叶淮允深吸一口气,对她实话实说:“尊夫的病确实古怪。”
“那道长可有法子治好老爷?”丁夫人又问。
叶淮允很想直白地告诉她没有,这样也好再贴出寻医告示,另请高明。可他张了张嘴第一个“不”字还没出口,就被一直站在边上的段夜抢过了话头。
“当然有!”段夜上前一步挡在了叶淮允和丁夫人之前,说道:“尊夫确实是沾染了邪祟,不过幸好,我们师兄弟在观中时,便是修的驱邪之道。还请夫人放心,我们定会尽全力救治尊夫。”

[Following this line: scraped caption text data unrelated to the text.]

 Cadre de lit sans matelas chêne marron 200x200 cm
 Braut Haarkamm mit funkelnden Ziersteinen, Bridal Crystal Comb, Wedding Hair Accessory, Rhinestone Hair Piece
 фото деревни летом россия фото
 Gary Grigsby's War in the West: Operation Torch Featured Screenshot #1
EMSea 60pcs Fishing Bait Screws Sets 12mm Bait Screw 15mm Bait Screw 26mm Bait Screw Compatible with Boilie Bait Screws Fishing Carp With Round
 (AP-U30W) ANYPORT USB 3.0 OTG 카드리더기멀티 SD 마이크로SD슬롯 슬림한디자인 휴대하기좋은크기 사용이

丁夫人一听他说有救,立马喜上眉梢,连嘴角也不自觉地向上弯,连连道谢。又吩咐下人收拾出闲置已久的西院,供他们一行人居住。
晚些时候,两人又在峙阳郡中逛了一圈,待回房洗漱后已是日暮西垂,华灯初上。
叶淮允将彼此那两件别扭的道袍叠好,在床边放下,这才走到看向站在窗前的褚廷筠身旁,“你对段夜这人,有什么看法?”
褚廷筠摇了摇头,难得说不上来任何看法,只道:“这个人很奇怪。”
“怎么说?”叶淮允问。
“他说自己是个唯利是图的商人,却对自家的客栈丝毫不上心;他说自己是个读书背诗的文人,但他的举止又丝毫不见君子正派,反倒充满了商人的圆滑。”褚廷筠的目光远望向窗外天穹,星子淡茫,“我看不透他。”

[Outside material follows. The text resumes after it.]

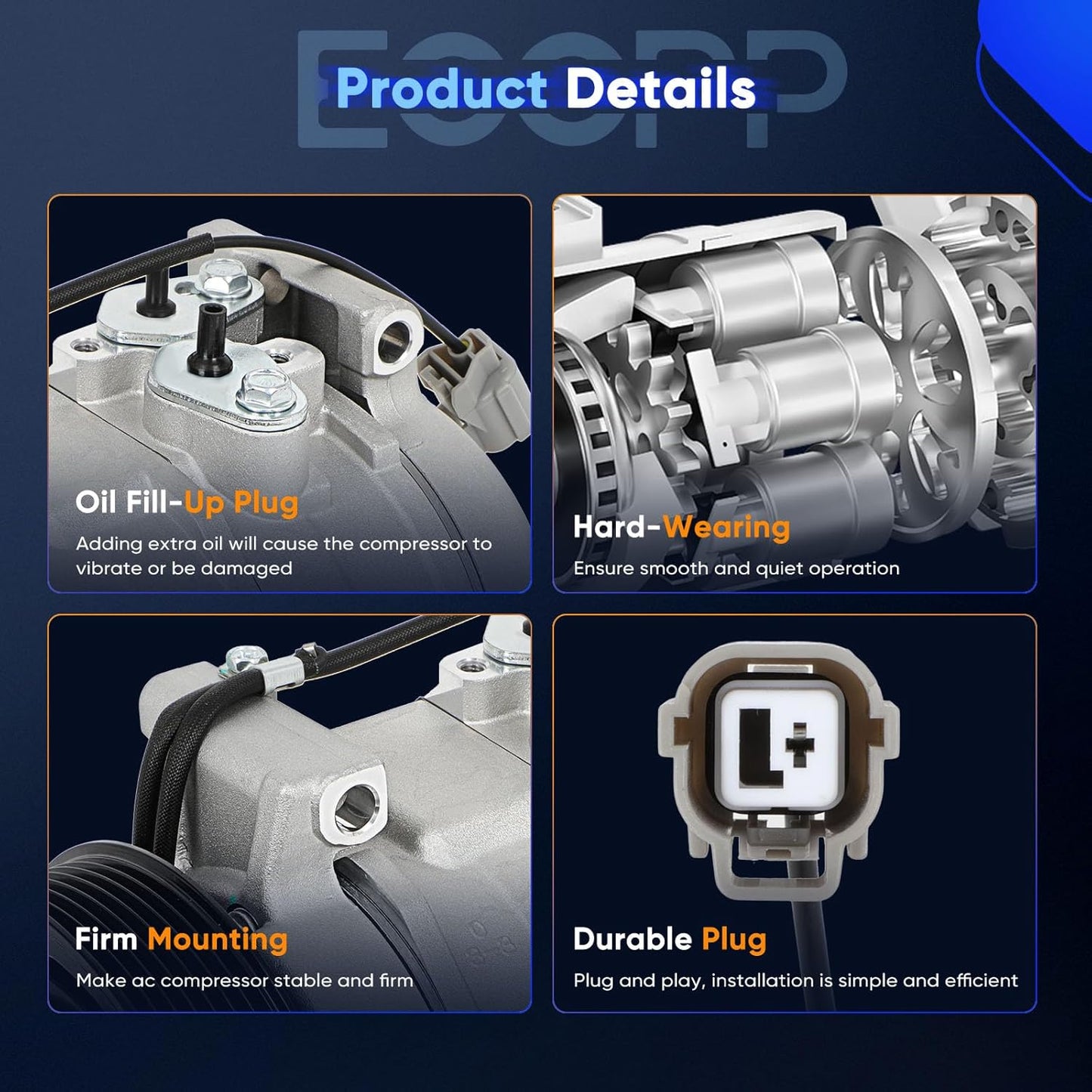 Honda Accord 2.4L A/C Compressor with Clutch (2003-2007)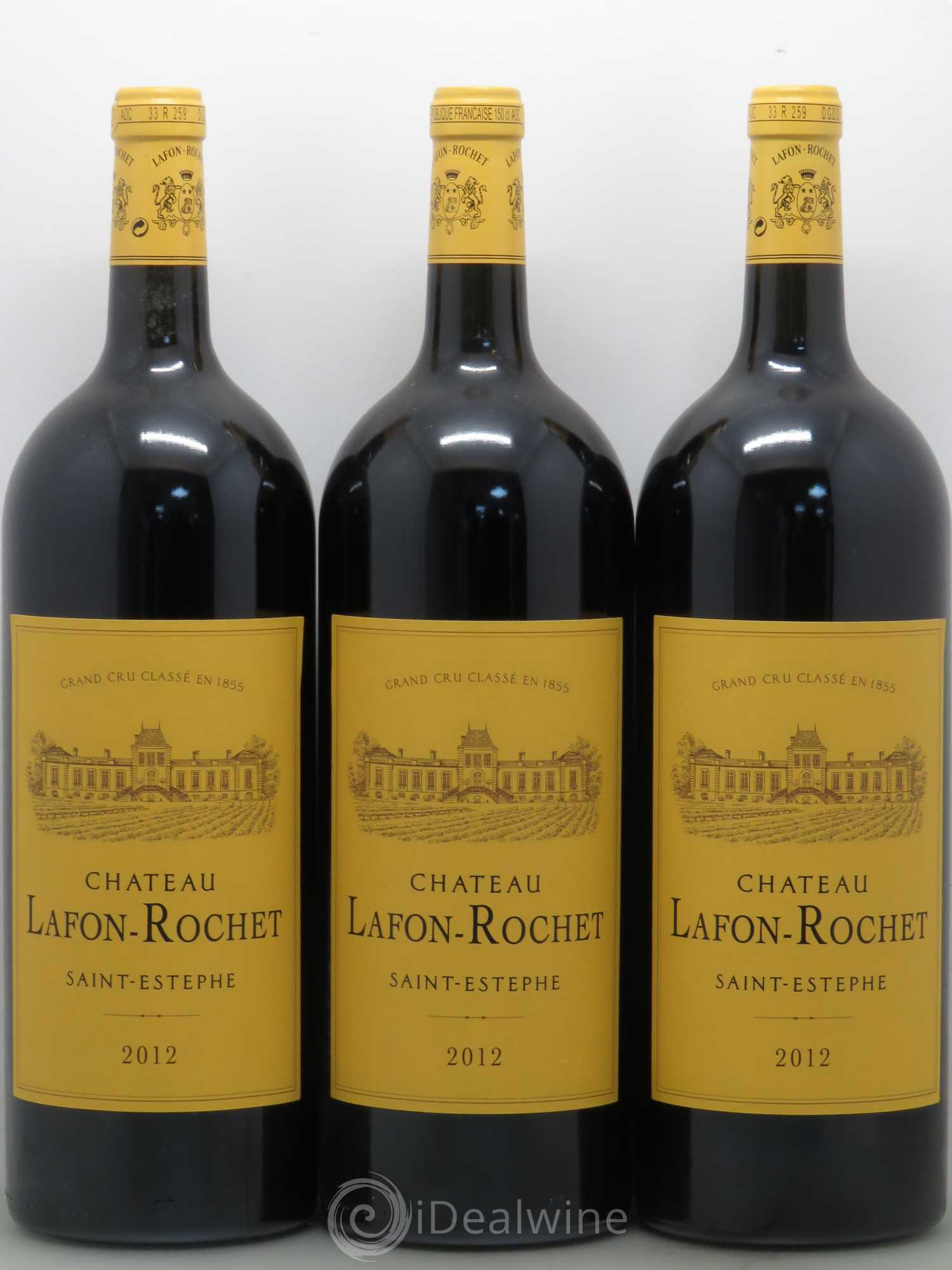 Château Lafon Rochet 4ème Grand Cru Classé 2012 - Lot de 6 magnums - 1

后一句话褚廷筠没有说出来,这也是第一个他看不透的人。
这种人,要么是大智若愚,要么就是心机深沉,可他的直觉告诉他,段夜是第二种。
“叶兄!褚兄!你们在吗?”正想着,房门突然被人敲响。还真是说曹操,曹操到。
叶淮允给段夜开了门,只见这人手中拿着两把鸡毛,两盒胭脂水彩,好不滑稽。
“段兄这是做什么?”叶淮允问。
“给你们送明天做法事要用的东西啊。”段夜进门,把手里东西放在桌上,又从袖中掏出一大把黄符篆,“鸡毛是插在头上的,胭脂就画在脸颊上,还有这个驱邪符,你们看情况随便贴就行。”

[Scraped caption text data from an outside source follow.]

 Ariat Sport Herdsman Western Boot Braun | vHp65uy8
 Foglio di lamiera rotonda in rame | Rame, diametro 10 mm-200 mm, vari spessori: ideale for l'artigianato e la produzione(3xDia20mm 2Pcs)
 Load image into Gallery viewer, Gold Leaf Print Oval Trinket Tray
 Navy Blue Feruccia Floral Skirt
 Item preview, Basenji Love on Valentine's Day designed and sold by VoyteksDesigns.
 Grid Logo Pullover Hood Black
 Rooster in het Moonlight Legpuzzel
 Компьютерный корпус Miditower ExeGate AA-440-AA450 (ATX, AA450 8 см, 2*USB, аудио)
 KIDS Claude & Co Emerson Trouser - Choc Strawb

“对了!想来你们两位翩翩公子应该也没见着过做法,所以我刚刚特意去街上买了两本绘图书,你们今晚先学习学习。”段夜说着,也不顾两人的脸色越来越差,像炫宝似的把东西一股脑往叶淮允怀里塞。
褚廷筠终于忍无可忍,“段兄!你真的相信病人是中邪?”
他语气不善,几乎是上下牙齿咬在一起,从齿缝里发出的质问。